ZO-Act: Efficient Zeroth-Order Fine-Tuning via One-Shot Activation-Informed Low-Rank Subspaces
Pith reviewed 2026-07-02 15:34 UTC · model grok-4.3
The pith
Restricting zeroth-order perturbations to activation-derived low-rank subspaces improves convergence for LLM fine-tuning without backpropagation.
A machine-rendered reading of the paper's core claim, the machinery that carries it, and where it could break.
Core claim
ZO-Act computes a small activation basis once at initialization for each linear layer and optimizes only lightweight coefficient matrices using forward-only loss evaluations. As zeroth-order optimization over a restricted coefficient space, perturbing the low-dimensional coefficients reduces both the variance-dependent convergence term and the finite-difference error of the ZO estimator. The subspace approximation bias remains controlled because of the low-rank structure of LLM activations and gradients. Experiments confirm gains over baselines on Llama-3-8B, OPT-13B, and their quantized versions for understanding, QA, and reasoning tasks.
What carries the argument
The one-shot activation-informed low-rank subspace that restricts perturbations to coefficient matrices for each linear layer.
If this is right
- The variance-dependent term in convergence decreases with lower perturbation dimension.
- Finite-difference error of the ZO estimator is reduced.
- Subspace bias is mitigated by low-rank activation structure, enabling practical use.
- The method supports momentum optimizers like Adam and quantized fine-tuning.
- Performance improves on standard LLM benchmarks compared to full-weight or random-subspace ZO methods.
Where Pith is reading between the lines
- If low-rank structure holds more generally, the approach could apply to other neural network types beyond transformers.
- Further reduction in memory could come from combining the fixed subspace with additional compression on the coefficients.
- The one-time basis computation suggests potential for online adaptation if activations shift significantly during training.
Load-bearing premise
LLM activations and gradients possess enough low-rank structure for the subspace approximation bias to remain controlled in practice.
What would settle it
Running the method on a model or task where the activation matrices do not exhibit low-rank structure and observing that performance falls below random low-dimensional subspace baselines would falsify the controlled-bias claim.
Figures
read the original abstract
Zeroth-order (ZO) optimization enables fine-tuning large language models when backpropagation is unavailable or memory-prohibitive, but existing methods often perturb full model weights or randomly constructed low-dimensional subspaces, yielding high-variance estimates and limited performance. We propose ZO-Act, an activation-informed ZO fine-tuning method that restricts perturbations to a fixed low-rank subspace derived from input activations. For each linear layer, ZO-Act computes a small activation basis once at initialization and optimizes only lightweight coefficient matrices using forward-only loss evaluations. This reduces the effective perturbation dimension, exposes explicit trainable variables compatible with momentum-based optimizers such as Adam, and naturally supports quantized LLM fine-tuning by keeping low-bit weights frozen. We analyze ZO-Act as zeroth-order optimization over a restricted coefficient space and show that perturbing the low-dimensional coefficients reduces both the variance-dependent convergence term and the finite-difference error of the ZO estimator, at the cost of a controlled subspace approximation bias that is mitigated by the low-rank structure of LLM activations and gradients.

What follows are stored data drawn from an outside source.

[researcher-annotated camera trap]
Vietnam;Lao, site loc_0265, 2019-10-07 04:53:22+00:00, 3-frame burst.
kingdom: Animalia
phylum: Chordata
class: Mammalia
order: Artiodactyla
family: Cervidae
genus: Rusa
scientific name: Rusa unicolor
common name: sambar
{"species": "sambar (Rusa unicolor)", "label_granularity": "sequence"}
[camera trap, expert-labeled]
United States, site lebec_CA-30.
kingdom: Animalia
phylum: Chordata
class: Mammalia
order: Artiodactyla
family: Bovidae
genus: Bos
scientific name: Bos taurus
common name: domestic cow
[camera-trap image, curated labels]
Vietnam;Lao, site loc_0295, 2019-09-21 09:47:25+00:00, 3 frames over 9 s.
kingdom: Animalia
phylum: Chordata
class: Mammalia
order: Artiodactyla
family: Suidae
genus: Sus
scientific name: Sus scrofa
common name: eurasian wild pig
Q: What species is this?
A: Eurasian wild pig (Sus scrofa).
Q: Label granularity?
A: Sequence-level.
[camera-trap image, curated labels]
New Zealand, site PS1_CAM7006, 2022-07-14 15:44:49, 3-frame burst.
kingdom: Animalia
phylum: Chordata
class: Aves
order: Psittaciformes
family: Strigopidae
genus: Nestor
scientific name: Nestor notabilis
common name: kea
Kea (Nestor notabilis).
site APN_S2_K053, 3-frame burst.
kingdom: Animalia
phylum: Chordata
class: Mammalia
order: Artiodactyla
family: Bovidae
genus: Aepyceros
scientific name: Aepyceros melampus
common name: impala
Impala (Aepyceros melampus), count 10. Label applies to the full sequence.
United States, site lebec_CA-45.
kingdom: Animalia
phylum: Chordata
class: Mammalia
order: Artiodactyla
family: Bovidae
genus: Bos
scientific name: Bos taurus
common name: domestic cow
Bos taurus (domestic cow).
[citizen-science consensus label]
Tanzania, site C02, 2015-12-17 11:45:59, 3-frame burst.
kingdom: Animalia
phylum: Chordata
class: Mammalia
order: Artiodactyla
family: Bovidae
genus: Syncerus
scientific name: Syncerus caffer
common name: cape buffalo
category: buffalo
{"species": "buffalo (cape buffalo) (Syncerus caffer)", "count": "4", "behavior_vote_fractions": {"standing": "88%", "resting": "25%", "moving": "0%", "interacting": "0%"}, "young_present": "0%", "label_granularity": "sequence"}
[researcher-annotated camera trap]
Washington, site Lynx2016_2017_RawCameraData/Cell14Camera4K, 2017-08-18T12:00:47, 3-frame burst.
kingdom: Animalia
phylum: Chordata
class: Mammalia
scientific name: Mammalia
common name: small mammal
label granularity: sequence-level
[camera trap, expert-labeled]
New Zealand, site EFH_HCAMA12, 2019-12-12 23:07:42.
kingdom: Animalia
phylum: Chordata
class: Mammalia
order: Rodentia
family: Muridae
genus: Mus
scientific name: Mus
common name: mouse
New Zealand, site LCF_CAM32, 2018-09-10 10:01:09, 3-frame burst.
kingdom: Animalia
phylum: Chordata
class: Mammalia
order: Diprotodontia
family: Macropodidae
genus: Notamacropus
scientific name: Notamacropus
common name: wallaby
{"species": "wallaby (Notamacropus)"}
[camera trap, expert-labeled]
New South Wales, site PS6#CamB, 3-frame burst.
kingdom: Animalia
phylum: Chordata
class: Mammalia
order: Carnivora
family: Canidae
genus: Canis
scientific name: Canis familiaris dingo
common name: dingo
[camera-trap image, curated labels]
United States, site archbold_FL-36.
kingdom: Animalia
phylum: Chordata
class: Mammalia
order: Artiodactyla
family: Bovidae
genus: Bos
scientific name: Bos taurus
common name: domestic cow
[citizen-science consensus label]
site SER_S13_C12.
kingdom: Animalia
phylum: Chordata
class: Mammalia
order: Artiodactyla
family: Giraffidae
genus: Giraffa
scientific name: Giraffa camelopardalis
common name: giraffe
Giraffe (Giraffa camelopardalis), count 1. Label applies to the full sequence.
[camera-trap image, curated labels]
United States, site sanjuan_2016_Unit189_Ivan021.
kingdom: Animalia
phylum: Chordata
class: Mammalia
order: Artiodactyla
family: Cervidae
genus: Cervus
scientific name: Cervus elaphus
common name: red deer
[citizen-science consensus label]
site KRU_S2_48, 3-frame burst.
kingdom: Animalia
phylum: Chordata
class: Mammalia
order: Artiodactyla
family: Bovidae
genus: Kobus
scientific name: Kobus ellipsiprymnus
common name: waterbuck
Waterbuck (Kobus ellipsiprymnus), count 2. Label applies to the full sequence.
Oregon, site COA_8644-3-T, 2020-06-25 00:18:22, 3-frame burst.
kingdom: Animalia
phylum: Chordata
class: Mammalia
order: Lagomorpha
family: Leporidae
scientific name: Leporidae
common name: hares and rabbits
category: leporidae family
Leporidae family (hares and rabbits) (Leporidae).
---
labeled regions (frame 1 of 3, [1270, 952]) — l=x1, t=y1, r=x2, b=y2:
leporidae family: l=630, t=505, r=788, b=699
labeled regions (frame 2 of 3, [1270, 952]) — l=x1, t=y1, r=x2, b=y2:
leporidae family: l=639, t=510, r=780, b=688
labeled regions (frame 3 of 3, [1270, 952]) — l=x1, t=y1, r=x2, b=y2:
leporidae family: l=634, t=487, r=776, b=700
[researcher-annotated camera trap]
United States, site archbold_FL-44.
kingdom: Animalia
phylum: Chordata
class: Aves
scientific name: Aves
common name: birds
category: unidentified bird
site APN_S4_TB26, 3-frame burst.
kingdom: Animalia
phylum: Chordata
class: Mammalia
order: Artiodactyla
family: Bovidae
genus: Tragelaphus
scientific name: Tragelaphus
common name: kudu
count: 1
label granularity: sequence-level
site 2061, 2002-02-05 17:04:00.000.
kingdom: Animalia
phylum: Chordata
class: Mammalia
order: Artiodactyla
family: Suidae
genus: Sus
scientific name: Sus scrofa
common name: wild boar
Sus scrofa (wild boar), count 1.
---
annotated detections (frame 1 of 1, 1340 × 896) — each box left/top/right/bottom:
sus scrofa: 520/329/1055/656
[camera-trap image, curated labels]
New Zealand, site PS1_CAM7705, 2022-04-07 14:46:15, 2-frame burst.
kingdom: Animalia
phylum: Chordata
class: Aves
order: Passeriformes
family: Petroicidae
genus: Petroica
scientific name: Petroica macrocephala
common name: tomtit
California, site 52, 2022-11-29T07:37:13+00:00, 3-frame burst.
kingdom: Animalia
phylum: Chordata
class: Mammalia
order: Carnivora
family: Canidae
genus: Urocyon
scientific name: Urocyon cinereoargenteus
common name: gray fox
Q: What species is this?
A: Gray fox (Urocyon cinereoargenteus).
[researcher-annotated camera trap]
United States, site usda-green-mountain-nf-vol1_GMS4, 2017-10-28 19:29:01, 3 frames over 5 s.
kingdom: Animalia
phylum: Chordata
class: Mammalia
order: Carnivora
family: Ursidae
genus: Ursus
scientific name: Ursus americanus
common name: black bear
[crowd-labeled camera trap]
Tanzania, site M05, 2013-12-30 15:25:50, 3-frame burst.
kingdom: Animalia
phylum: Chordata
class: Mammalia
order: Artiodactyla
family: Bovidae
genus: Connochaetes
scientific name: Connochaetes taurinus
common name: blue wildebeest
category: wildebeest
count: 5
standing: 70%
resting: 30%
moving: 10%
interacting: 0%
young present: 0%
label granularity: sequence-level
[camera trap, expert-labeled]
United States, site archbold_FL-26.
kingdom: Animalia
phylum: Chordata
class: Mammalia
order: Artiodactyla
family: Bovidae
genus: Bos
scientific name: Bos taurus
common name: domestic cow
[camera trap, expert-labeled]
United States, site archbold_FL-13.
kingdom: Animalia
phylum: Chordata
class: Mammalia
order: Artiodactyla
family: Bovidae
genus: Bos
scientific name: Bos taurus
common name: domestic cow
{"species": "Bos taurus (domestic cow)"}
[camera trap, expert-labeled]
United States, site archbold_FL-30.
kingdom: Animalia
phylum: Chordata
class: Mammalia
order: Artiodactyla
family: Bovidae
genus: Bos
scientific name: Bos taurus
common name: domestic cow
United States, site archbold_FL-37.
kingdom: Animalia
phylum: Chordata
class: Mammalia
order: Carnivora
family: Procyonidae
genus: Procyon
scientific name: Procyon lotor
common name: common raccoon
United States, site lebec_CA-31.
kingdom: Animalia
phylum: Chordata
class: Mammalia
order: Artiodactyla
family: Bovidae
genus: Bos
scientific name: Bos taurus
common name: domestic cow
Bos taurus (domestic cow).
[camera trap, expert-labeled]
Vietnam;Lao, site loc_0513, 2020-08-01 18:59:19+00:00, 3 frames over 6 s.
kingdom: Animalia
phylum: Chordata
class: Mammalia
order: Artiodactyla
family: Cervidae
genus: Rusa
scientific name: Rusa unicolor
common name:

Experiments on Llama-3-8B, OPT-13B, and INT4 Llama-3-8B show consistent gains over strong ZO fine-tuning baselines across language understanding, question answering, and commonsense reasoning.
Editorial analysis
A structured set of objections, weighed in public.
Referee Report
Summary. The paper proposes ZO-Act, a zeroth-order fine-tuning method that computes a fixed low-rank activation basis once at initialization for each linear layer and restricts perturbations to the corresponding coefficient matrices. It analyzes this as ZO optimization over a restricted coefficient space, claiming reductions in the variance-dependent convergence term and finite-difference error of the ZO estimator at the cost of a controlled subspace approximation bias mitigated by low-rank structure in LLM activations and gradients. Experiments report consistent gains over ZO baselines on Llama-3-8B, OPT-13B, and INT4 Llama-3-8B for language understanding, QA, and commonsense reasoning tasks.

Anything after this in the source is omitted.